• **EXERCISE TASKS**
[1] Do these statements agree with the speedy deletion research page below? For each, answer yes or no and quote the words from the page that settle it.
(a) The project is still underway.
(b) The dataset covers 3,000 new users chosen at random.
(c) Every user in the dataset made at least one edit.
[2] Answer these questions from the speedy deletion research page below.
(a) Which years does the dataset span?
(b) What two encyclopedic standards are named as examples?
(c) Which deletion process do the research questions focus on?
[3] Print everything from "Broadly, what are" down to "to be deleted?" in the speedy deletion research page below, with the wording unchanged.

── EXTRACTED TEXT

This page documents a completed research project.

This project builds on earlier quantitative research characterizing messages sent to new users. In those studies (on community participation and deletion notifications), it was found that many good-faith users are immediately thrust into high-level processes such as article deletions, image copyright issues, username concerns, conflict of interest allegations, and edit wars. Many of these processes require a working understanding of not just Wikipedia's encyclopedic standards (such as NPOV or reliable sources), but the social norms and procedures around the administration of the encyclopedia project. Furthermore, participation in such spaces requires a technical understanding, as users must edit specific pages in a rigidly-defined manner in order to properly make themselves visible to Wikipedia's administrative corps.

Questions

edit

Broadly, what are the various ways in which new users encounter and interact with the speedy deletion process?

More specifically:

  • How many new, tagged for speedy deletion articles by new users are kept versus deleted?
  • How long does it take for a newly-created article to be tagged for deletion, for a user to be warned of a speedy deletion tag, and for the article to be deleted?
  • How many new users are receiving speedy deletion notifications (raw and a percentage of those who create new articles)?
  • Are users responding to speedy deletion notices?
  • Are users editing articles and talk pages -- both the of the tagged article and other articles -- after a speedy deletion tag and subsequent deletion?

Methods

edit

This project will continue using the previous dataset of 3,000 randomly-selected new users between 2004 and 2010 (inclusively) who made at least one edit and received at least one edit to their user talk page. I will seek to finish coding each of these 3,000 users based on the schema previously used in studies of first messages and deletion notifications -- specifically whether a user's first message was a template, personalized, welcome, warning, or deletion notification. (Note: This will enable a re-analysis of the previous weeks' questions, as well as create a comprehensive corpus of new users for further projects.)

────
── DATASET SECTION

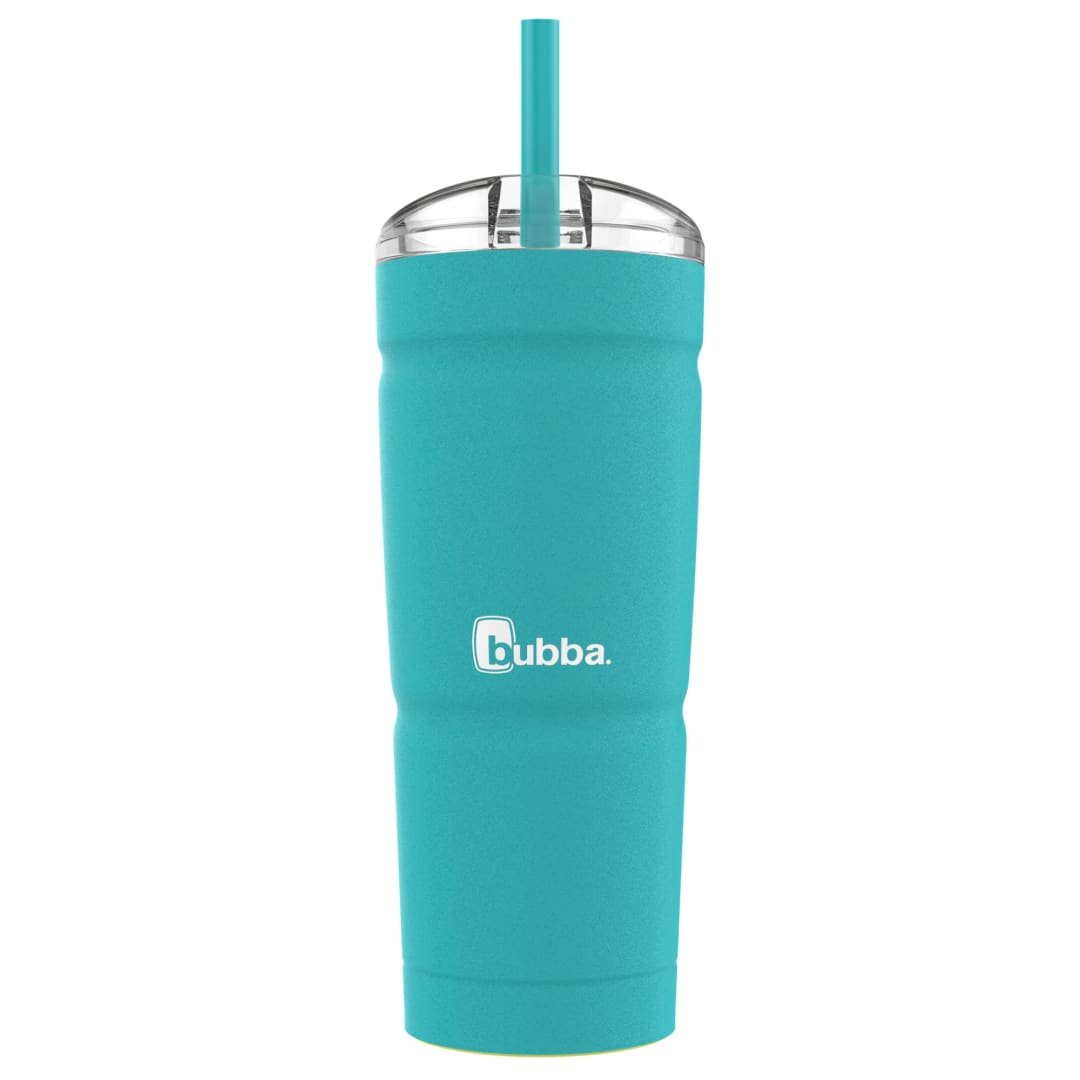 bubba Envy S Stainless Steel Tumbler, 24 oz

────

• **EXERCISE SOLUTIONS**
[1]
(a) No: "This page documents a completed research project."
(b) Yes: "the previous dataset of 3,000 randomly-selected new users"
(c) Yes: "who made at least one edit and received at least one edit to their user talk page"

[2]
(a) 2004 to 2010, inclusive.
(b) NPOV and reliable sources.
(c) The speedy deletion process.

[3]
Broadly, what are the various ways in which new users encounter and interact with the speedy deletion process?

More specifically:

  • How many new, tagged for speedy deletion articles by new users are kept versus deleted?
  • How long does it take for a newly-created article to be tagged for deletion, for a user to be warned of a speedy deletion tag, and for the article to be deleted?